Refrain: The United States should resist the temptation to support the protestors directly. The demonstrators have been fairly uniform in their rejection of external interference. Some civil society groups refused to meet the French envoy last week and have been scornful of messages sent by external actors. Even a whiff of external interference can discredit popular protest movements, giving rise to conspiracy theories that protestors are beholden to outside powers with their own agendas. Hezbollah leader Hassan Nasrallah, intrinsically threatened by the demonstrations, has charged that outside powers are behind the protests and has sought to implicate the United States as being behind the financial crisis.
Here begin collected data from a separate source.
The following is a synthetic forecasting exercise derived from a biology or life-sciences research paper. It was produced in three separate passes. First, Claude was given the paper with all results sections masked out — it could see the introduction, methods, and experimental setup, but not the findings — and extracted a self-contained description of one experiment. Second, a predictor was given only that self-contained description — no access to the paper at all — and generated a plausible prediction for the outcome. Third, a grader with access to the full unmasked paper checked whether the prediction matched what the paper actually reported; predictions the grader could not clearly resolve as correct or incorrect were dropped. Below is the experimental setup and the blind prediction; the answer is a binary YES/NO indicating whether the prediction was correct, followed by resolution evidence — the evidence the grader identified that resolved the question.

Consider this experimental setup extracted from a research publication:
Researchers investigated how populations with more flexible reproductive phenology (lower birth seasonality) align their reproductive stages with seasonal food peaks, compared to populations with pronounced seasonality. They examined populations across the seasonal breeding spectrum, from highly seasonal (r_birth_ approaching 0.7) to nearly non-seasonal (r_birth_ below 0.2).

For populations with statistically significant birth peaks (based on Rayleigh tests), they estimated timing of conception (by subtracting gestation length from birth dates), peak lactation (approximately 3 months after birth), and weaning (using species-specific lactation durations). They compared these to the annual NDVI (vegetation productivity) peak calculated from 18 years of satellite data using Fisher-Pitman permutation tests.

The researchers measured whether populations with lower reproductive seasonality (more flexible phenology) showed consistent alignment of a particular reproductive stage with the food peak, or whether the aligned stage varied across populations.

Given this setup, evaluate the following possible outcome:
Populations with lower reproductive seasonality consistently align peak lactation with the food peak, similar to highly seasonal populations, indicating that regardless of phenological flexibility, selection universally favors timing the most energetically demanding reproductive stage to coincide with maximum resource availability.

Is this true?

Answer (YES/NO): NO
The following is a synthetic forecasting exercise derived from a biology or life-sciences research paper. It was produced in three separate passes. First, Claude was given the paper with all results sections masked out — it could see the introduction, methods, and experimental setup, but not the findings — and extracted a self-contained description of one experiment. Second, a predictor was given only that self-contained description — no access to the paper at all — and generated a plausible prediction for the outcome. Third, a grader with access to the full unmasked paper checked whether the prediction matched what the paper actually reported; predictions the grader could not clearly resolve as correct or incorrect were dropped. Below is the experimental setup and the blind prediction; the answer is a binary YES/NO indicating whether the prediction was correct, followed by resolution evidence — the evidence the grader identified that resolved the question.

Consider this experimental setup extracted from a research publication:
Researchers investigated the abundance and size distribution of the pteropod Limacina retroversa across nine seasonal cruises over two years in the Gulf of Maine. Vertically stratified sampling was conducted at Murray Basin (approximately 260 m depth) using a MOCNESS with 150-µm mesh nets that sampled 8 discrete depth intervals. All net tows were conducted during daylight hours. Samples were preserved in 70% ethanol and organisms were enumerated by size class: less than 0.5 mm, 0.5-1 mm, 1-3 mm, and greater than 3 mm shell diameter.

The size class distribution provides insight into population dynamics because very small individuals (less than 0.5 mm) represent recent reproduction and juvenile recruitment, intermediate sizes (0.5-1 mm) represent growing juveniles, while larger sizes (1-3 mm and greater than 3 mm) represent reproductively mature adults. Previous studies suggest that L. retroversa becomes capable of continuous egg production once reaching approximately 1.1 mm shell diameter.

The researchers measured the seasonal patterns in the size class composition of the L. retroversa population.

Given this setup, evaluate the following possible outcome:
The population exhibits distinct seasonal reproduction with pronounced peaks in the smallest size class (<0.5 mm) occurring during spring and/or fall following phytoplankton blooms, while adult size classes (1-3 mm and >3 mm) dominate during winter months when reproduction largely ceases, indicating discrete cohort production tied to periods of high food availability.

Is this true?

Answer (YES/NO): NO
Similarly, a strategy that seeks to exploit the protests to go after Hezbollah is likely to backfire. Seeking to transform the protests into a cudgel against Hezbollah and Iran will virtually guarantee a descent into violence and chaos. Clearly, Nasrallah has been unnerved by the demonstrations which have occurred in Hezbollah strongholds, signaling its constituency’s deep discontent over socioeconomic issues.

As a prime beneficiary of the current status quo, Hezbollah stands to lose significantly should the protestors’ demands be fulfilled. The Shiite militant group has expertly navigated Lebanon’s sectarian system to accrue more power with little accountability, raising the slogans of resistance, while engineering and manipulating the Lebanese governing system behind the scenes.  It has thrived in a system characterized by weak governance, poor service delivery, and endemic corruption. A new system of governance in Lebanon based on strong civic ideals and responsive, accountable and inclusive institutions would dramatically undercut Hezbollah’s influence. 

Indeed, some observers note that the protest movement could diminish Hezbollah’s influence in ways that U.S. policy has not been able to achieve. The wall of fear around criticizing Hezbollah has shown some cracks, even among its own Shiite community, as some have openly criticized the party. Moreover, just as other sectarian leaders are coming under fire, the popular refrain “All of them means all of them” in reference to all of Lebanon’s current leadership has landed on Nasrallah as well.  If allowed to play out, the dynamics propelling the protest movement could reduce Hezbollah’s stranglehold on local communities.  It is better to let those organic forces play out, rather than interject and potentially forestall the momentum.

The views expressed in this testimony are those of the author and not the U.S. Institute of Peace.